Figures and data

Proteins with the highest frequency of mutation events are associated with antibiotic resistance.
(A) Workflow used to create our combined dataset of non-synonymous substitutions and inframe INDEL mutations mapped to protein 3D structures, for 92% of the M. tuberculosis H37Rv proteome. With a dataset of homoplastic mutations from 31,428 MTBC isolates17,29, we mapped these mutations to protein sequences, and 3D structures based on a combination of experimentally determined (RCSB PDB30) and computationally predicted (Alphafold31) structures. (B) The total number of non-synonymous mutation events per protein versus the percent of the amino acids in the protein’s structure that have been mutated at least once. Marginal histograms are displayed along both axes. Proteins with the highest frequency of mutations are those associated with resistance to antibiotics, according to the WHO catalogue of resistance-associated mutations32.

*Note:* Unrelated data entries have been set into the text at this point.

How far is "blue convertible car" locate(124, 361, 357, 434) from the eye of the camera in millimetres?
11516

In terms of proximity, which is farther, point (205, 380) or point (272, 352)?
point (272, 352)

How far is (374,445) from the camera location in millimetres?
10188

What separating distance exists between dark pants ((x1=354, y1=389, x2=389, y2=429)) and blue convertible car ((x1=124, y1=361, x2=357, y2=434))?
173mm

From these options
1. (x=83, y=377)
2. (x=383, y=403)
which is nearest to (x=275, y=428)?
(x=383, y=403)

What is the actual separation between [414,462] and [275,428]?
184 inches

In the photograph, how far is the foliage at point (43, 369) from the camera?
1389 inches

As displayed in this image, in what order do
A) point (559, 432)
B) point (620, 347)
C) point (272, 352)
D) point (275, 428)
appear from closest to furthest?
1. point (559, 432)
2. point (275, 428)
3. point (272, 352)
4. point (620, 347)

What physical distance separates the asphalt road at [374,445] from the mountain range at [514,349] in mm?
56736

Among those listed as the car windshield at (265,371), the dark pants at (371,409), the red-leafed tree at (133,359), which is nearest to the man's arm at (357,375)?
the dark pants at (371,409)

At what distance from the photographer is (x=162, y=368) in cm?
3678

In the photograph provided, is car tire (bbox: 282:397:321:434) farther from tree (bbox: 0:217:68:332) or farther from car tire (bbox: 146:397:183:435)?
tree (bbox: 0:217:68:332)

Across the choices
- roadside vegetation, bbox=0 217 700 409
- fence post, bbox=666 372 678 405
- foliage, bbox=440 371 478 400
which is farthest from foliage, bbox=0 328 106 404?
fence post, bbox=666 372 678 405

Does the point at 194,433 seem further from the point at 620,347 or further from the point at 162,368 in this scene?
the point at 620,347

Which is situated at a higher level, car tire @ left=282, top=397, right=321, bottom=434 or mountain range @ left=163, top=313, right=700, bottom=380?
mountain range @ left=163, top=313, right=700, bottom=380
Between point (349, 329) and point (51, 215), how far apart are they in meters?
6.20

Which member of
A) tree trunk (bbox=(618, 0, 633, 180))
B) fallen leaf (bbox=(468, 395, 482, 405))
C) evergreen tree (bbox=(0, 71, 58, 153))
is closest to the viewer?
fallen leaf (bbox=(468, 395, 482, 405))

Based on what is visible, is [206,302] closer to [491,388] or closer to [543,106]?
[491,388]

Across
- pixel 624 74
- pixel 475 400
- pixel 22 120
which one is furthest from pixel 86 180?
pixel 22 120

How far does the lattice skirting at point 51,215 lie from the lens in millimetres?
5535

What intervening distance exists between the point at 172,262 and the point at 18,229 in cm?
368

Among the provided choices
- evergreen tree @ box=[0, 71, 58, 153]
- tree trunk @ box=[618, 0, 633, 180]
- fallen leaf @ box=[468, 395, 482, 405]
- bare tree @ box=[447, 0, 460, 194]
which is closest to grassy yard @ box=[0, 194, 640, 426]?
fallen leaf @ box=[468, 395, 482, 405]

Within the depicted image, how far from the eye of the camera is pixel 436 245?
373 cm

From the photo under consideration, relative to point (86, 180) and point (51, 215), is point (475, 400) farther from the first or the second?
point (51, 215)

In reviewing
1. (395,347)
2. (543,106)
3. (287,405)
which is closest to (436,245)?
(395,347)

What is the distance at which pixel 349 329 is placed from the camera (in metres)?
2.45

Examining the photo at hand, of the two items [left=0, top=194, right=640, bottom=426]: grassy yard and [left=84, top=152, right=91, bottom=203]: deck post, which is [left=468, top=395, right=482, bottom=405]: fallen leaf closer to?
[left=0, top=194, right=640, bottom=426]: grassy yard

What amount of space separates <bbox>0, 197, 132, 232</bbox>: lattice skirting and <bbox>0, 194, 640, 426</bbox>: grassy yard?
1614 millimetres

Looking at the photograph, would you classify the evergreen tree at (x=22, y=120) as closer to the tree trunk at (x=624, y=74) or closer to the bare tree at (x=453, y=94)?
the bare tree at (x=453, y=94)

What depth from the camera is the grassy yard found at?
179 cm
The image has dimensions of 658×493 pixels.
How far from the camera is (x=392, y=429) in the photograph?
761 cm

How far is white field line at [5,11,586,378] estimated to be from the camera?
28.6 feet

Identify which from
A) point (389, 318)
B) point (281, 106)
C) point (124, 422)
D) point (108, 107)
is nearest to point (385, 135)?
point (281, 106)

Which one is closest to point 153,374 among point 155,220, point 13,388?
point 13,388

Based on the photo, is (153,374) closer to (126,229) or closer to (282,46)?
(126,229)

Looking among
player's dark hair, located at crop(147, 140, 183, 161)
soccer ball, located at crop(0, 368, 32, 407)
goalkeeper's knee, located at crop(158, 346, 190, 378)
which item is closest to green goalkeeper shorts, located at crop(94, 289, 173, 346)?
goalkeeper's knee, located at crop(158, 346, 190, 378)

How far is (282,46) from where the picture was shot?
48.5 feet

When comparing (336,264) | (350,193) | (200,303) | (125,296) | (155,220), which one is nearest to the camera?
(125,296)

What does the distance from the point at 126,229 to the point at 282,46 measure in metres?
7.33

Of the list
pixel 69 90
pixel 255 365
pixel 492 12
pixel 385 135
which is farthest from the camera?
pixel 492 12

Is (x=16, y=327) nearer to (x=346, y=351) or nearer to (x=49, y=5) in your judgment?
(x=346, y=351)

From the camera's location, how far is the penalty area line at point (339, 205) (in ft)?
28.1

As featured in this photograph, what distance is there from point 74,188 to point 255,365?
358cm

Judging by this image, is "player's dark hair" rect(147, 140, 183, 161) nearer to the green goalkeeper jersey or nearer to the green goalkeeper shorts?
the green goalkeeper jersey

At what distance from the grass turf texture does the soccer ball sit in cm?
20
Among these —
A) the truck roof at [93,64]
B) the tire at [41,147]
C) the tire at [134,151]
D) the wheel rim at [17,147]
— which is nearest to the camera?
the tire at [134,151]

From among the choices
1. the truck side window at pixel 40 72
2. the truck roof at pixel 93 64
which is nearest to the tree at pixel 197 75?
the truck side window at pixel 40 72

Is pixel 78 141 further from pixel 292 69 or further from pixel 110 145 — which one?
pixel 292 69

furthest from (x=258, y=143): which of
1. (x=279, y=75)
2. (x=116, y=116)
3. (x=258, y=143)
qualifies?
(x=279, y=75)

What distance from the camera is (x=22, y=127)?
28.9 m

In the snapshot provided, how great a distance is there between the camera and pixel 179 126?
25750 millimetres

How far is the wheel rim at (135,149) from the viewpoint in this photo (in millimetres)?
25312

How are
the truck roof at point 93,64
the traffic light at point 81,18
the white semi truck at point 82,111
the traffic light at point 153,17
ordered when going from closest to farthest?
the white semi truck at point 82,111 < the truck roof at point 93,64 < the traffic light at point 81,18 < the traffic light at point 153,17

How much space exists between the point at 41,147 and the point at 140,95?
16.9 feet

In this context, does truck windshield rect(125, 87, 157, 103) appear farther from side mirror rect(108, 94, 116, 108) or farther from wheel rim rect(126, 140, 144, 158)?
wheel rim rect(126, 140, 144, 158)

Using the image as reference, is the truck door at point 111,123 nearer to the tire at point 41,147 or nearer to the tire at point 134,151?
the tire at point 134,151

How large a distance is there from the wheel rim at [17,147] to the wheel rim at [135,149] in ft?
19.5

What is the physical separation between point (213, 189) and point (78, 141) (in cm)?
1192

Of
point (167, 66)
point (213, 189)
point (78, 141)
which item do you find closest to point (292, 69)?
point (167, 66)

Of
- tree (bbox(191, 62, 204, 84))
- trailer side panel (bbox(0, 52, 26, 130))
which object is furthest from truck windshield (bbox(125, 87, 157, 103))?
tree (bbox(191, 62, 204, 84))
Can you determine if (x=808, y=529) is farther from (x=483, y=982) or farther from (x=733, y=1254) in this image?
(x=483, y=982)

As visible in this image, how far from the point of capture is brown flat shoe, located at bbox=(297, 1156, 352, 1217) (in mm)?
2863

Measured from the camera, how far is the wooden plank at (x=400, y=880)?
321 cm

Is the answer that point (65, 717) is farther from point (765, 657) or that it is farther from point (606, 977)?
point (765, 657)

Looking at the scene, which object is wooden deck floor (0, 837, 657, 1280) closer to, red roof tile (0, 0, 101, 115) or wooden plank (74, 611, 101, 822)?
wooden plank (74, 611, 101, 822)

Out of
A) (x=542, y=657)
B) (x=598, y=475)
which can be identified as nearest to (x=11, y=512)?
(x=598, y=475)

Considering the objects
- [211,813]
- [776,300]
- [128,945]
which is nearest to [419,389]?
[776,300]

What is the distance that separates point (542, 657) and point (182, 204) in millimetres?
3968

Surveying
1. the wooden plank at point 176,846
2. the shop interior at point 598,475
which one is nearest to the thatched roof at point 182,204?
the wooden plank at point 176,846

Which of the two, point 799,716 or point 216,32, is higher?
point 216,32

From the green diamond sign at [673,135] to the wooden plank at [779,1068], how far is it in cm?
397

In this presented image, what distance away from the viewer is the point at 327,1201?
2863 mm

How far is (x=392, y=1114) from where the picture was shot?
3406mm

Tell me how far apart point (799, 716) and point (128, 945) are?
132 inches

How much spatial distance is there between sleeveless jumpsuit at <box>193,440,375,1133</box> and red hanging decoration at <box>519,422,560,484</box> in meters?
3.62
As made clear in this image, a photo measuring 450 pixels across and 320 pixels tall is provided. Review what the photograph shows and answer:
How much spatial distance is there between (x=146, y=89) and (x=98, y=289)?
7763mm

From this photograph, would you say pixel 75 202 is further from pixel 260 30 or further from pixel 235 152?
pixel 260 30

G-statistic reveals clustering of mutations in antibiotic-resistance conferring proteins.
(A) Workflow to compute residue-wise Getis-Ord statistic for proteins in M. tuberculosis. (B) Results for proteins: KatG is shown in complex with heme (orange), PDB ID = 4C51 chain A.36 RpoB is shown in complex with rifampin (orange), PDB ID = 5UH6 chain C,37 aligned as described in Methods. PncA is shown in complex with Fe2+, PDB ID = 3PL1 chain A.38 RsmG (encoded by the gidB gene) structure from Thermus thermophilus is shown in complex with ligand adenosine monophosphate (please note the streptomycin binding site is unknown in M. tuberculosis and thus is not shown here), PDB ID = 3G8A chain A.39

Benchmarking the ability of G-scores to find significant clustering in protein structures.
The procedure for generating downsampled true positive and true negative examples from real proteins. We then test five scores for their ability to distinguish true positives and negatives.

Hits of proteome-wide screen for clustering of mutations.
(A) pipeline for detecting hits in 3,687 proteins. (B) GO terms with top fold enrichment (all significant at FDR < 0.05). (C) Examples of proteins with significant clustering. All structures shown are from AlphaFold with low-confidence residues filtered out (note that relative domain orientation for PknB and PknH is low confidence).

Performance of classification models on predicting whether mutations are R-conferring from the mutation catalog.
Proximity-1D was trained using just the distance in primary sequence to the nearest known R mutation, Proximity-3D was trained using the distance in 3D to the nearest known R mutation, and G-score was trained using the G-score calculated in this manuscript.